Nella’s heart lifts that something new has come from the miniaturist, but the writing on the front flushes a melancholy through her before the letter is even opened. It is her mother’s wiry hand, inviting her daughter and son-in-law to spend some of the festive season back in Assendelft. Carel misses you. The loops and lines are a painful reminder of a life which for Nella no longer exists.

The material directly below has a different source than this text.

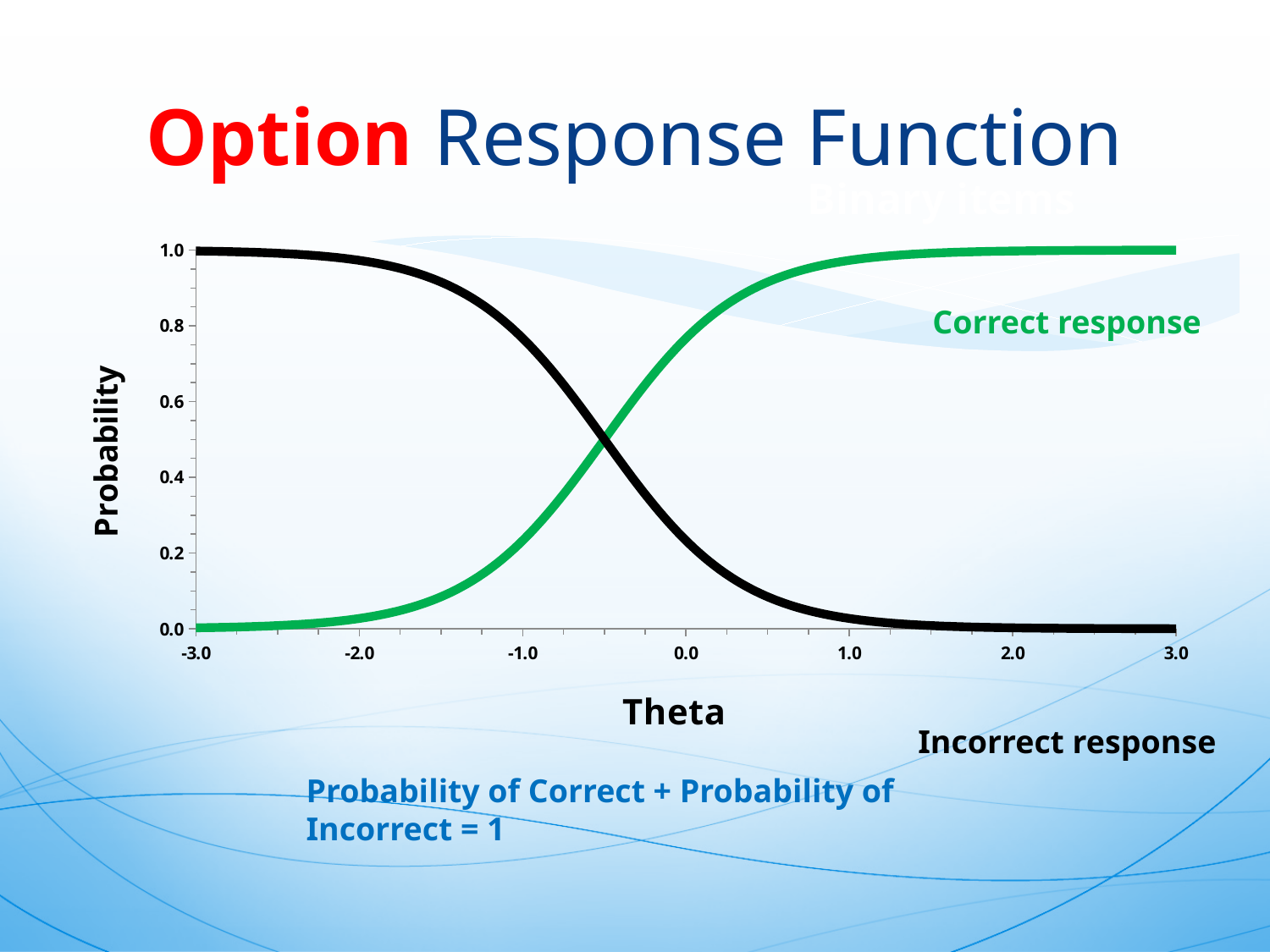
How many series (curves) are plotted on the chart? 2 Is the probability of a Correct response at Theta = -2.0 greater or less than 0.2? less What kind of chart is shown on the slide? line chart Does the Incorrect response curve rise or fall as Theta increases from -3.0 to 3.0? fall Does the Correct response curve rise or fall as Theta increases from -3.0 to 3.0? rise Is the probability of an Incorrect response at Theta = -2.0 greater or less than 0.8? greater Is the probability of an Incorrect response at Theta = 1.0 greater or less than 0.2? less At Theta = 2.0, which curve has the higher probability, Correct response or Incorrect response? Correct response At Theta = -2.0, which curve has the higher probability, Correct response or Incorrect response? Incorrect response What is the label of the x axis? Theta What colour is the Correct response curve? green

‘Will you leave?’ Marin asks.
The pleading note in her question comes as a surprise. Something has slipped in Marin over these three weeks, and amidst her flashes of ill temper she has a new vulnerability. She really seems to want me to stay, Nella thinks – and could I even bear to go back, my flat stomach wrapped in a dress of Bengal silk, no growing child to brag of, my marriage a hollow victory? Johannes could perform the role of loving husband without much fuss. He is complacent when it comes to keeping his wits. But I would let mine go – they would fall from my grasp the moment I saw my mother’s hopeful face.

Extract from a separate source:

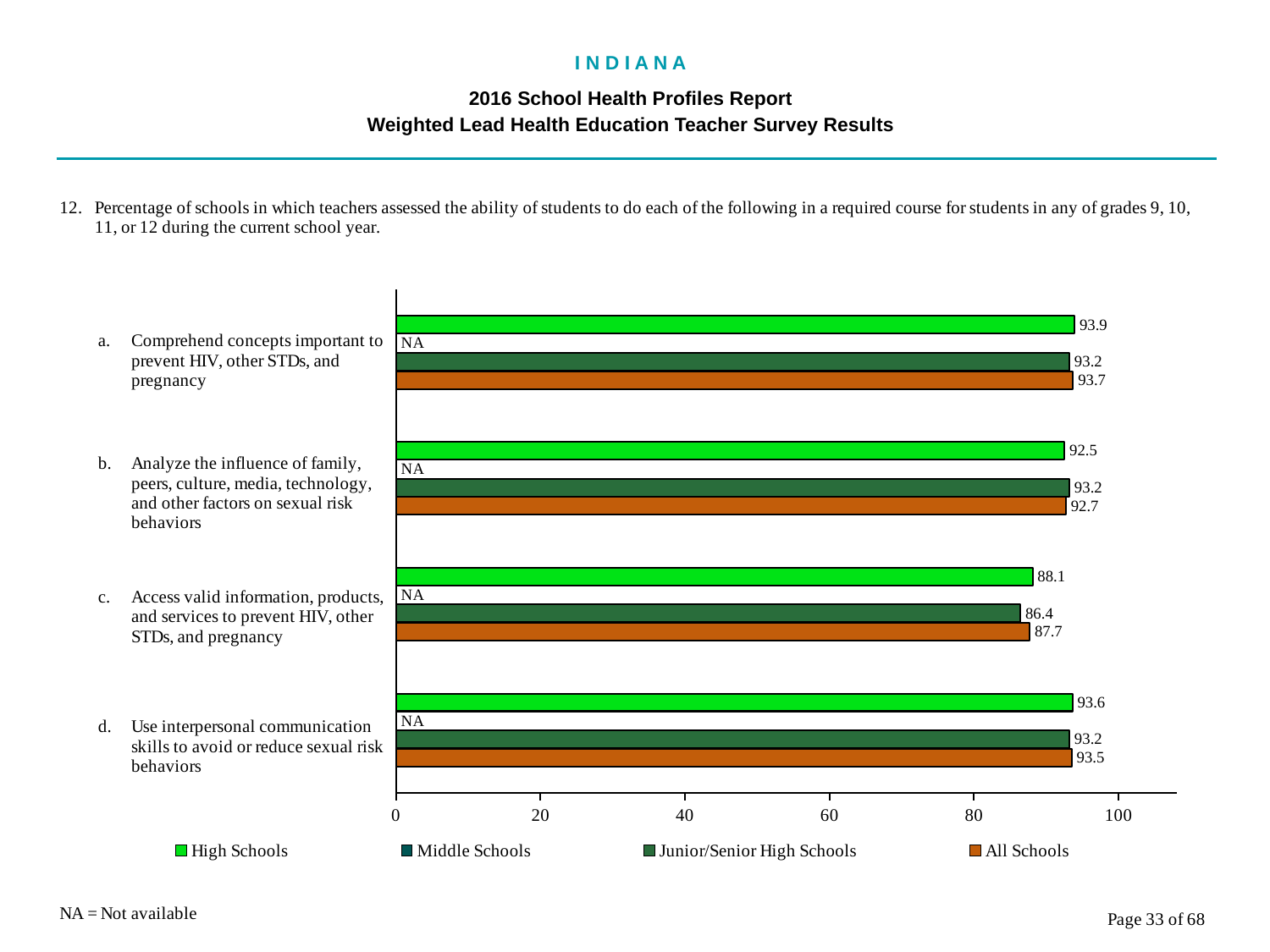
What kind of chart is shown on the slide? Bar chart Which item has the highest High Schools value? a. Comprehend concepts important to prevent HIV, other STDs, and pregnancy How many items (categories) are plotted on the chart? 4 How many series does the legend list? 4 What is the High Schools value for item a, comprehend concepts important to prevent HIV, other STDs, and pregnancy? 93.9 Which item has the lowest High Schools value? c. Access valid information, products, and services to prevent HIV, other STDs, and pregnancy What is the All Schools value for item c, access valid information, products, and services to prevent HIV, other STDs, and pregnancy? 87.7 What is the Junior/Senior High Schools value for item b, analyze the influence of family, peers, culture, media, technology, and other factors on sexual risk behaviors? 93.2 What is the difference between the High Schools value and the Junior/Senior High Schools value for item c? 1.7 What value is shown for Middle Schools for item d, use interpersonal communication skills to avoid or reduce sexual risk behaviors? NA For item b, which is larger: the High Schools value or the Junior/Senior High Schools value? Junior/Senior High Schools What does NA stand for according to the note on the slide? Not available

‘No,’ she replies. ‘I think it best that I stay here. I’ll send the gifts I bought. We’ll go next year.’
‘We’ll have a feast of sorts,’ Marin offers.
‘No herrings?’
‘None at all.’
The women’s two pledges flit between them like a pair of moths, charging the air with a new sort of energy.
Nella reinstates Jack in the cabinet house with mixed feelings. It still seems better to have him where she can keep an eye on him, although his presence remains unnerving. Later in the evening, some illicit musicians come to risk a song outside for money, and Nella leans out of the hallway window to hear their low singing. Otto and Cornelia hover, looking half-desperate to see the musicians, half-terrified of what Marin might say. ‘The St George Militia might come,’ Cornelia says. ‘You should see their swords. They patrol to keep the peace but there might be blood.’
‘Smashed violins? I look forward to it,’ says Nella, drily.
Cornelia laughs. ‘You sound like the Seigneur.’
Marin says Nella should shut the window and draw the curtains. ‘People will see you, hanging out the window like a washerwoman – or worse,’ she hisses as Cornelia scurries away. She paces behind Nella in the dark of the unlit hall, but as Nella keeps listening to the musicians, so does Otto, standing a little further off.
As the recorder pipes faster, the drummer beats a heady, insistent rhythm on the taut pigskin, thumping in response to Nella’s heart. Otto said she shouldn’t kick a hive, but part of her will always be a country girl. She thinks of Jack upstairs – all of them, wedged in those miniature rooms, waiting for something to happen. No, Nella decides. I’m not afraid of anything that comes with a sting.